“Biz onun için çok çabaladık, derneklere ulaşmaya çalıştık, sesini duymadılar. Cihangir’in göbeğinde bir trans kadın soğuktan öldü. Bu ne sessizlik? Demek ki Deniz ötekinin de ötekisiydi kimsenin, LGBTİ+ derneklerinin dahi umurunda olmadı Deniz. Çok üzgünüz.”
Adı Dilan, son altı aydır dayanışma gösterdiği, ekmeğini, sigarasını paylaştığı “o benim arkadaşımdı” dediği trans kadın Deniz’i kaybetti.
Yaklaşık beş yıldır İstanbul’da sokakta yaşayan Deniz, böbrek yetmezliği hastalığı ile mücadele ediyordu. Bilindiği kadarıyla son yedi aydır da Cihangir’de hayata tutunmaya çalışıyordu.
Deniz, 11 Şubat Cumartesi günü İstanbul Cihangir’de ölü olarak bulundu. Arkadaşlarının polisten aldığı bilgiye göre Deniz, donarak öldü.
Ölüsüne de ayrımcılık yapıldı
Sadece yaşarken değil öldüğünde de transfobi ile karşılaştı Deniz. Arkadaşlarından Zeynep’in verdiği bilge göre, polis ondan söz ederken transfobik ayrımcı cümleler kullandı, ölümünü “trans işte öldü kurtardı” diye duyurdu. Kimliğinde yazan ismini söyledi* polis, ayrımcılık yapmak istedi, "Erkekti" vurgusu yaptı.
Cihangir’de sokakta onunla diyalog kuranlar, onunla arkadaşlık edenler çok üzgün ve tek sorumlunun erkek kimliği olduğu için onu almayan kadın misafirhaneleri, devlet kurumları, sistem değil, onun “ötekininin ötekisi” haline dönüştüren herkes olduğu görüşünde.
Arkadaşları Dilan ve Zeynep, hem Deniz’i anlattı, hem de herkese seslendi: “50 kiloluk Deniz’i bir hayata sığdıramadık. Köpek Parkı’nda Kedi Kulübesinde yaşıyordu Deniz. LGBTİ+ dayanışması sadece Onur Yürüyüşünde mi akla gelecek?”

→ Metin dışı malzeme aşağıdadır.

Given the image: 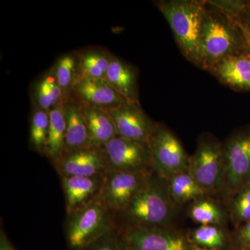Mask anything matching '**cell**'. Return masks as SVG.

“Hiçbir talebi yoktu, sadece var olmak istiyordu”
Dilan anlatıyor:
“Cihangir Parkı’ndaki çeşmenin yanında oturuyordu elinde köpeği vardı. İlk öyle gördüm onu. Köpeğini hiç bırakmıyordu.
“Direkt aç mısın diye sormamak için, ‘biz yemek yiyeceğiz, sana da alalım mı?’ dedik. Öyle başladı arkadaşlığımız. Sonrasında da battaniye, kıyafet, ne kadar destek olabilyorsak o kadar olmaya çalıştık. “Asla bir şey istemezdi, bazen sigara isterdi ama ‘borç’ derdi. Hep geri ödeyeceğini söylerdi.
“Zaman içinde hastalandı. Havalar soğudukça o da gözümüzün önünde daha da hastalanmaya erimeye başladı.
“Ne yapsak olmuyordu? Eve götüremiyorduk, gelmiyordu. Otellere yerleştiremiyordu. Erkeklerden çok korkuyordu. Biliyorduk defalarca tecavüz etmişlerdi Deniz’e. Bazen bunları anlatıyordu.
“Kimseye güvenemiyordu. Bir kere kıyafet için yanına yaklaştım, ilk günlerdeydi bu, yanına yaklaşmama izin vermedi, bana güvenmiyordu. Ben yakın bir mesafeye çantayı bıraktım oradan geldi, aldı.
“Onun için aklınıza gelebilecek bütün LGBTİ+ derneklerini aradım. Kimi ‘psikolojik destek’ verelim dedi, bir başkası ‘hastaneye yatırın ayrımcılık yaşarsa avukat yollayalım’
“Yok oysa sadece barınma ihtiyacı vardı. Hiçbir dernek ona güvenli bir yaşam alanı sağlamadı. Bunu teklif eden olmadı. Transların en büyük sorunu barınma sorunu bunu en somut haliyle yaşadı Deniz.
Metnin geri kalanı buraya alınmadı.